SOURCE PASSAGE –
So given the choice between anarchy, with drumming and clowning and no one asking the violent types to cool it down, and the current system, with police who let the peaceful speak and dance, but control the violent, I’m afraid I pick the current system. And that makes me Establishment.

I even stopped to thank a couple of police officers I saw on the street today. They did well.


  1. This is an interesting contrast to the American government’s idea of a “free speech zone” surrounded by barbed wire, miles from anything. Remind me who has a First Amendment?
  2. Peaceful means two arrests, not from the main body of marchers. No injuries beyond blisters and overheating. No violence. That’s an insanely good Saturday in the city, even in ordinary time.
  3. Punches were thrown. Truncheons were swung. Things were thrown at the police. In the shooting people, water cannon, tear gas, and pepper spray league, this was a Sunday school picnic. No one died, was maimed, or was permanently injured. I’ve seen more violent Old Firm games on the telly, and been in more violent riots in Berkeley.
  4. The use of the word provocation is interesting. Most of the protestors would not say that a woman can “provoke” a man to rape her by wearing a short skirt, but they allowed themselves to be “provoked” into violence by a line of men standing around looking like giant bugs.
  5. As one of my colleagues pointed out, the benches in question are donated by private individuals to the city, for the enjoyment of all. They’re often given in memory of loved ones, or in thanksgiving for years of happiness in Edinburgh, or to mark centenaries of civic organisations. Using them as missiles was not the way to win Edinburgh hearts and minds.

TASKS AND EXERCISES –
1. Using the protest commentary, decide whether each statement agrees with it: (a) The writer stopped to thank police officers on the street. (b) The march produced no arrests. (c) The benches used as missiles were paid for by the city. For each, answer yes or no and quote the deciding words.
2. In the entries, switch "camera" to "lens" in the part that opens with the line containing "How far is person" and runs through the end of the entries. Give that part again with everything else unchanged.

[Records of spatial reasoning questions]

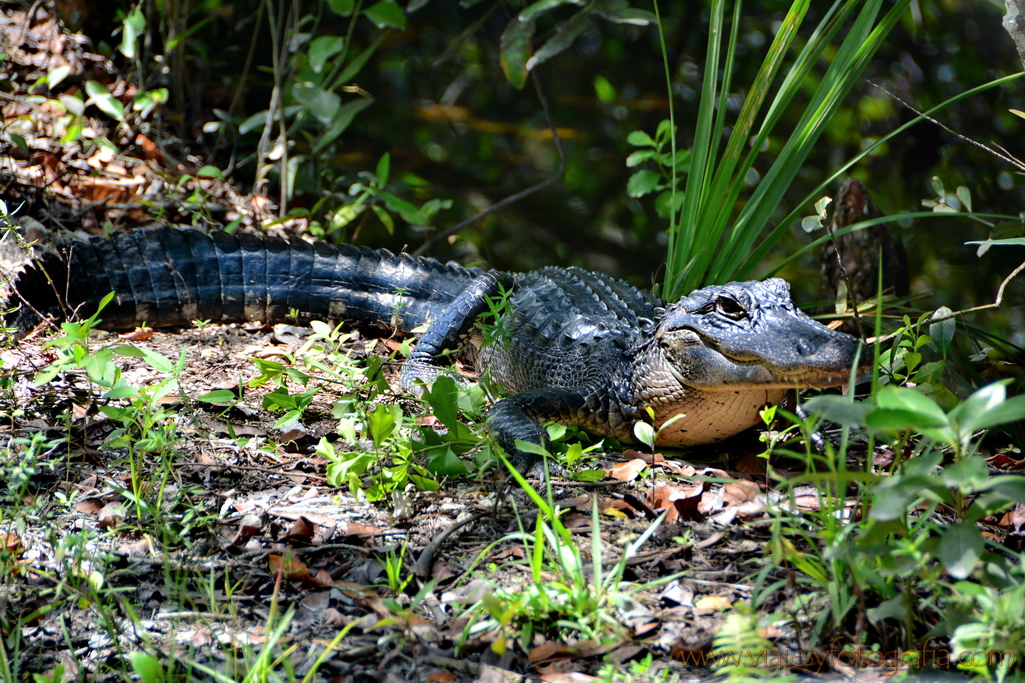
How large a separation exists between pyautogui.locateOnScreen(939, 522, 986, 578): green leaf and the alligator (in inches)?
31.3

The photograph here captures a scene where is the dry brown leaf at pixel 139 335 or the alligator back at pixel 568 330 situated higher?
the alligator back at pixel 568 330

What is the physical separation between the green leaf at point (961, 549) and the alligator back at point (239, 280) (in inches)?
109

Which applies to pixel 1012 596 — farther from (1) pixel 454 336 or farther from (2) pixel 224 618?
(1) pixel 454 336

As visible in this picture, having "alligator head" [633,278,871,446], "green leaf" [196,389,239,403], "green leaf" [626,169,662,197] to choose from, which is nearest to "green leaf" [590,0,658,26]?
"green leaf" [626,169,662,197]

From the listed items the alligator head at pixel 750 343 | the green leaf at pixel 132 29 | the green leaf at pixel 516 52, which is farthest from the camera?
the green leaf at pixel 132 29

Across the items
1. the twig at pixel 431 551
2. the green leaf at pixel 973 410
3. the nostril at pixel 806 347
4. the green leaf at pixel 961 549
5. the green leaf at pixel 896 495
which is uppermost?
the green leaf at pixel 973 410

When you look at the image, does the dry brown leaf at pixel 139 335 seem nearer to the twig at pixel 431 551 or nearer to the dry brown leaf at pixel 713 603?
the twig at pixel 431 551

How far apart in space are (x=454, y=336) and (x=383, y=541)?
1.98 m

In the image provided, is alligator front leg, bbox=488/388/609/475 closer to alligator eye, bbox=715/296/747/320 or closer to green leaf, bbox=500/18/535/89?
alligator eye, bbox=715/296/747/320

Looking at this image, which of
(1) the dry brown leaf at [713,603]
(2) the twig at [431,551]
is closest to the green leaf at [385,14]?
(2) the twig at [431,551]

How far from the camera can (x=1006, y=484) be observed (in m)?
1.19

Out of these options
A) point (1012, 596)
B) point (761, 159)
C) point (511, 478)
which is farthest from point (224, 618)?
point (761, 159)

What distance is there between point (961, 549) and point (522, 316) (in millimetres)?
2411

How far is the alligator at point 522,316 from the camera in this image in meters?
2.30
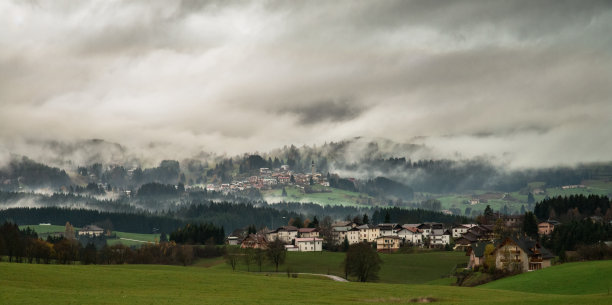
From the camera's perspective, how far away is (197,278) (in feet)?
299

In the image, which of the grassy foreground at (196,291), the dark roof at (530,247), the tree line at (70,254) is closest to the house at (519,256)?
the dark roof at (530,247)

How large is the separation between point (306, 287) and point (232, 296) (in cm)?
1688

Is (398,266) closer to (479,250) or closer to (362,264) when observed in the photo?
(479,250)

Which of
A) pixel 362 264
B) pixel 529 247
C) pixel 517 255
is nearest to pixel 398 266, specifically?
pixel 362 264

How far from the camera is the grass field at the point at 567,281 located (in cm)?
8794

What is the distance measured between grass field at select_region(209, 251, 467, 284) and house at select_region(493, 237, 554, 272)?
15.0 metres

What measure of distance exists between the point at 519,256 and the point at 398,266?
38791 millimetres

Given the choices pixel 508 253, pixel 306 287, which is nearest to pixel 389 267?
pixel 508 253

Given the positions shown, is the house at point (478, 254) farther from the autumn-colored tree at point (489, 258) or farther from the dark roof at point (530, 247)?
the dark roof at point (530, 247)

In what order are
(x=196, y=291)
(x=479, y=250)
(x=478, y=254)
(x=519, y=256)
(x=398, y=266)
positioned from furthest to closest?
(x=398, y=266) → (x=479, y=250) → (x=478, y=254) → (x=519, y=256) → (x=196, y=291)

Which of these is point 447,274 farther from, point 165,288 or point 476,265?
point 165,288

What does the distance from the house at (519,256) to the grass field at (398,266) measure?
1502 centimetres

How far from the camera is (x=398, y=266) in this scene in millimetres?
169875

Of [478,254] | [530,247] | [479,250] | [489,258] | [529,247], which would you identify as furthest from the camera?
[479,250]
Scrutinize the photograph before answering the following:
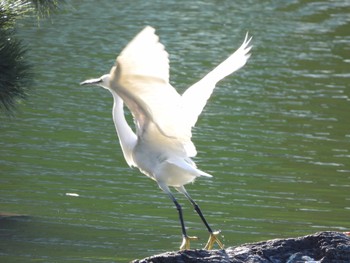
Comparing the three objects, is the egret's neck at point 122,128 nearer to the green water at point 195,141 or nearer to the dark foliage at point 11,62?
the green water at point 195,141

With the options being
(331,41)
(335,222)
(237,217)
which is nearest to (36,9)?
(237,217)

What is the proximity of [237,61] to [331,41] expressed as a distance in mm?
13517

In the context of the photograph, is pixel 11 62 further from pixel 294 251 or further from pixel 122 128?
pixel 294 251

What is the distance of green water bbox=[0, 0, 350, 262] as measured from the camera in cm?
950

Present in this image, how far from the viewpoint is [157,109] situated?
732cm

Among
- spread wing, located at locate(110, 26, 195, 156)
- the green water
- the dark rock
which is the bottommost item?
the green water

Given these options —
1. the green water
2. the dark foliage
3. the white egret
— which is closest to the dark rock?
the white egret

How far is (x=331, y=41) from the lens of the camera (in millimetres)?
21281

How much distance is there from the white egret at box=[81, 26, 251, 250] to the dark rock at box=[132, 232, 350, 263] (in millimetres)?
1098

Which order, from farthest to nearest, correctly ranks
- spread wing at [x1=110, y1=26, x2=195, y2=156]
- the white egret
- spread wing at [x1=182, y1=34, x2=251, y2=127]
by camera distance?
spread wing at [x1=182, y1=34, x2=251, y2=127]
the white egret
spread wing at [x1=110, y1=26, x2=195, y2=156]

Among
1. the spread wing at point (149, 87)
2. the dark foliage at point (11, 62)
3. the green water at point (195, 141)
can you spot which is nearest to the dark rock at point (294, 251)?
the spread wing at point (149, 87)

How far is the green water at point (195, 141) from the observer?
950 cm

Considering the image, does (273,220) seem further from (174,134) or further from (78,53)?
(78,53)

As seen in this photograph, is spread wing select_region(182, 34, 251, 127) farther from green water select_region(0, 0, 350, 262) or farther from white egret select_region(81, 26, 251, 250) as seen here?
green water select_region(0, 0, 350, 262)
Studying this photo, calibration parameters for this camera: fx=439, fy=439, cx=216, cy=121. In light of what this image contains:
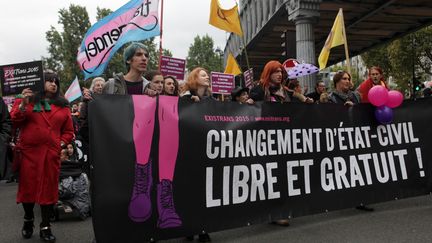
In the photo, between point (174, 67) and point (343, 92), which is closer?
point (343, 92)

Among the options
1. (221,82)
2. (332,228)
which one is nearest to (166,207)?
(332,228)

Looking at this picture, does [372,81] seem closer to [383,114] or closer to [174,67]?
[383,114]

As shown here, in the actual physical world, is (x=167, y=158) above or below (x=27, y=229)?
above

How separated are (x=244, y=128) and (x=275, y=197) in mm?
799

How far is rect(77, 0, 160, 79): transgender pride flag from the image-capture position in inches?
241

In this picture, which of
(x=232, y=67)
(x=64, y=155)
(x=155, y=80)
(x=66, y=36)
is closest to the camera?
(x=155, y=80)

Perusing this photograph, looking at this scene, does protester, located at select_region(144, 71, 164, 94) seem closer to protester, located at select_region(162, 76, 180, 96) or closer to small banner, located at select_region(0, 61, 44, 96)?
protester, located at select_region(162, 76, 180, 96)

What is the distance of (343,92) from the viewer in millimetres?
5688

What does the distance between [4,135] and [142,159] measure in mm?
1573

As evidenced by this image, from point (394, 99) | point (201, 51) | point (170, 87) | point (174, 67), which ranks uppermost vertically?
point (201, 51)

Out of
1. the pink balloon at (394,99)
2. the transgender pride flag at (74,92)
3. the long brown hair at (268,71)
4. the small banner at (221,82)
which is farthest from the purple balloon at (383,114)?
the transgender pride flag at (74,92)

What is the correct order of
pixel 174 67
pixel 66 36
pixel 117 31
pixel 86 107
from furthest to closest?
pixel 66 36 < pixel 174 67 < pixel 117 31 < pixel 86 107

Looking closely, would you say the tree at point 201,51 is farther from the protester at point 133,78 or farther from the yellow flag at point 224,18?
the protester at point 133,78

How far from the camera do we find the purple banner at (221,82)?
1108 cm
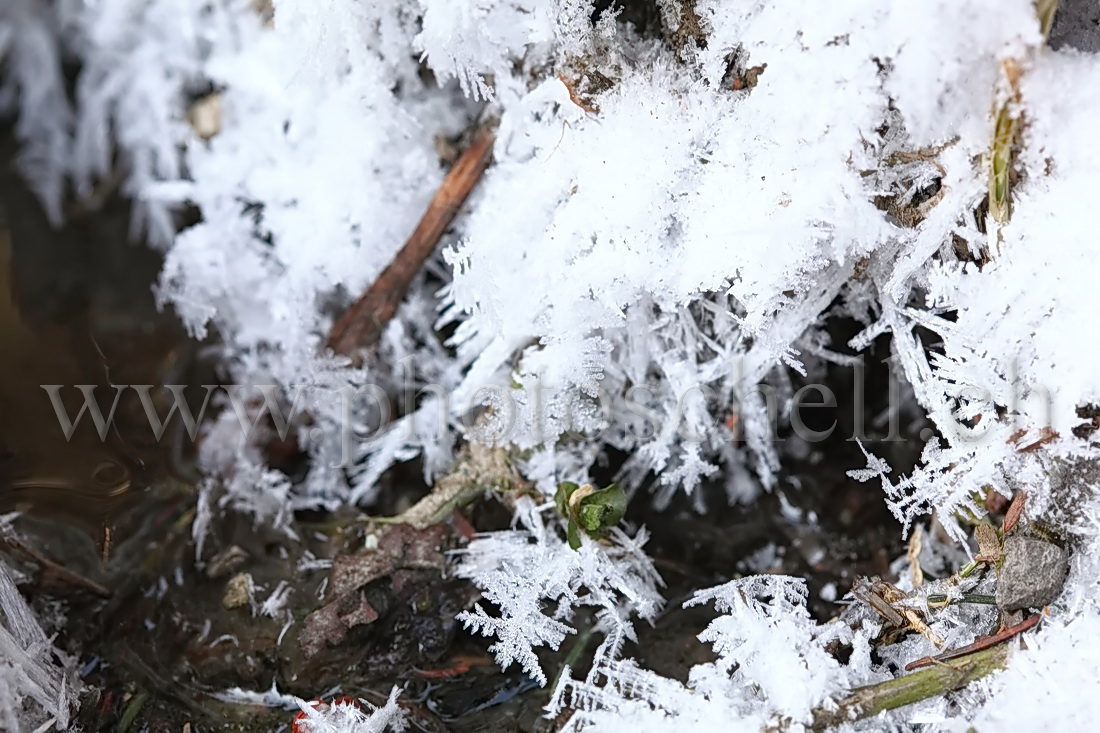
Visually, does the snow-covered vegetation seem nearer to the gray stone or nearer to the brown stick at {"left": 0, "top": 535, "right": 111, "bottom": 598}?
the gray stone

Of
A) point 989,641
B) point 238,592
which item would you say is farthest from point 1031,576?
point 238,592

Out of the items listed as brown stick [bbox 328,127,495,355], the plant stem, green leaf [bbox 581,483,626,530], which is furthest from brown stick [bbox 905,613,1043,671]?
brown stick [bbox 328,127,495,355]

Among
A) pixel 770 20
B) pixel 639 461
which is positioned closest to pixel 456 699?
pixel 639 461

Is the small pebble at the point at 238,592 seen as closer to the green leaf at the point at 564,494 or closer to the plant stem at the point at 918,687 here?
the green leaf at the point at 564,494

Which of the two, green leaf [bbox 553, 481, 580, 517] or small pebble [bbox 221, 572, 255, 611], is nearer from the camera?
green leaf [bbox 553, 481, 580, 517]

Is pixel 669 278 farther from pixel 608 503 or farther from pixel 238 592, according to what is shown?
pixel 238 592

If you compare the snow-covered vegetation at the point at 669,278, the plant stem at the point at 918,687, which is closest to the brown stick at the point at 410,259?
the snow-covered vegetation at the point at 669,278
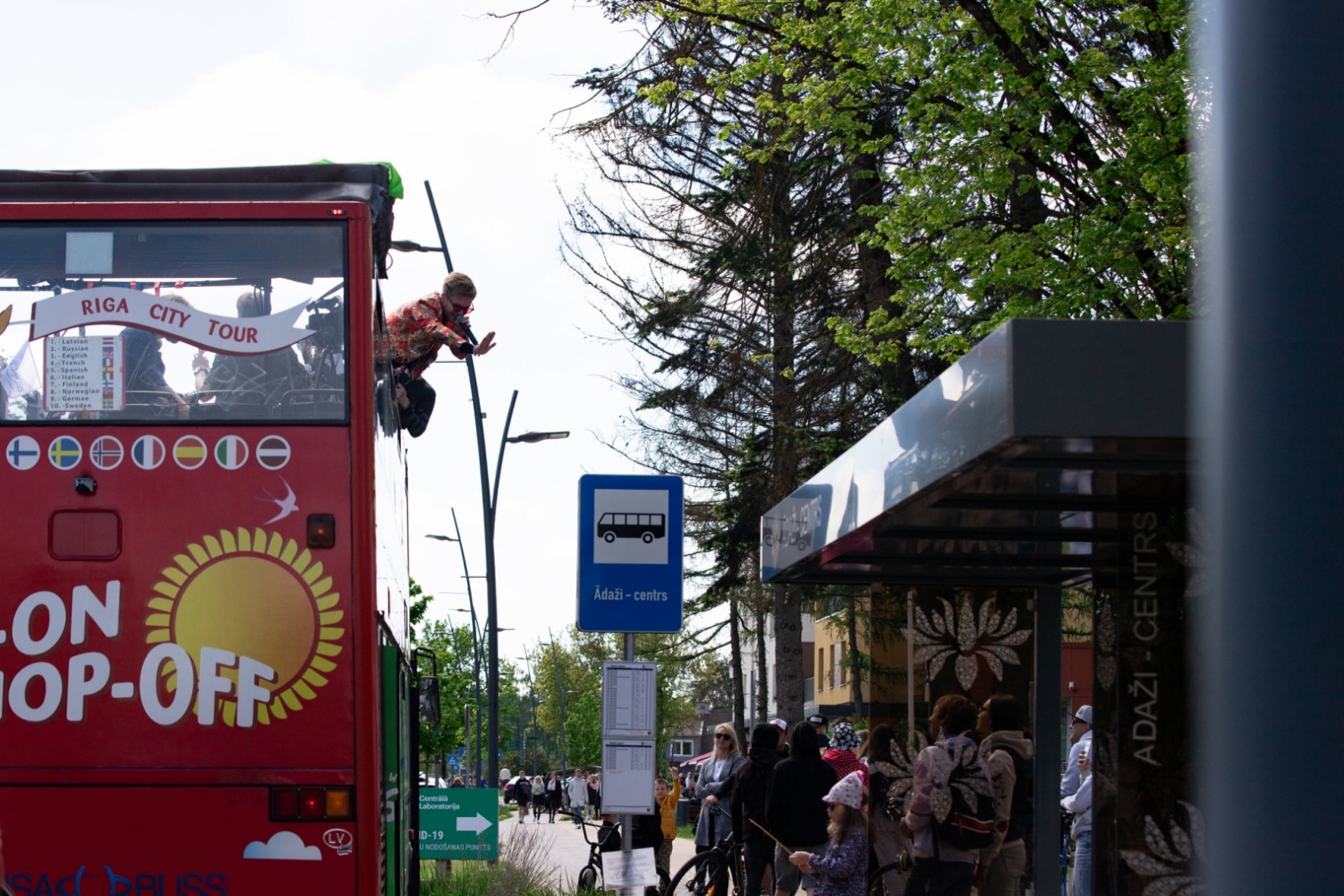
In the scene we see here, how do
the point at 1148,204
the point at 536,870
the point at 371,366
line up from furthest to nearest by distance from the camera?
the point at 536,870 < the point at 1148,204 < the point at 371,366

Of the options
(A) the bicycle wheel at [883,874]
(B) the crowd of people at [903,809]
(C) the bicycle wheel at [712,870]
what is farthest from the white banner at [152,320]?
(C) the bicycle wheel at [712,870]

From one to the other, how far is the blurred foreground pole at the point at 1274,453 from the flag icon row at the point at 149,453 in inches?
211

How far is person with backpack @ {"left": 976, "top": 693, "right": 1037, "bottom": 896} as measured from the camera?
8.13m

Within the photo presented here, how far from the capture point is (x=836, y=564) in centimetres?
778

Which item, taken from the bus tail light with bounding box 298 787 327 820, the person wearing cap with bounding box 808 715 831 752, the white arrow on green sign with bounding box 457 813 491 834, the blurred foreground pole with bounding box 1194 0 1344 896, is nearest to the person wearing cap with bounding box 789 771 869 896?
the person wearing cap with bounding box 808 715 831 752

OUTPUTS IN ORDER –
1.
(a) Yes: "I even stopped to thank a couple of police officers I saw on the street today."
(b) No: "Peaceful means two arrests, not from the main body of marchers."
(c) No: "the benches in question are donated by private individuals to the city"

2.
How far is person with backpack @ {"left": 976, "top": 693, "right": 1037, "bottom": 896} as measured from the lens?
8.13m

Within the photo presented here, how far from the capture point is (x=836, y=564) in centimetres?
778

Which item, taken from the bus tail light with bounding box 298 787 327 820, the person wearing cap with bounding box 808 715 831 752, the white arrow on green sign with bounding box 457 813 491 834, the blurred foreground pole with bounding box 1194 0 1344 896, is nearest to the person wearing cap with bounding box 789 771 869 896?
the person wearing cap with bounding box 808 715 831 752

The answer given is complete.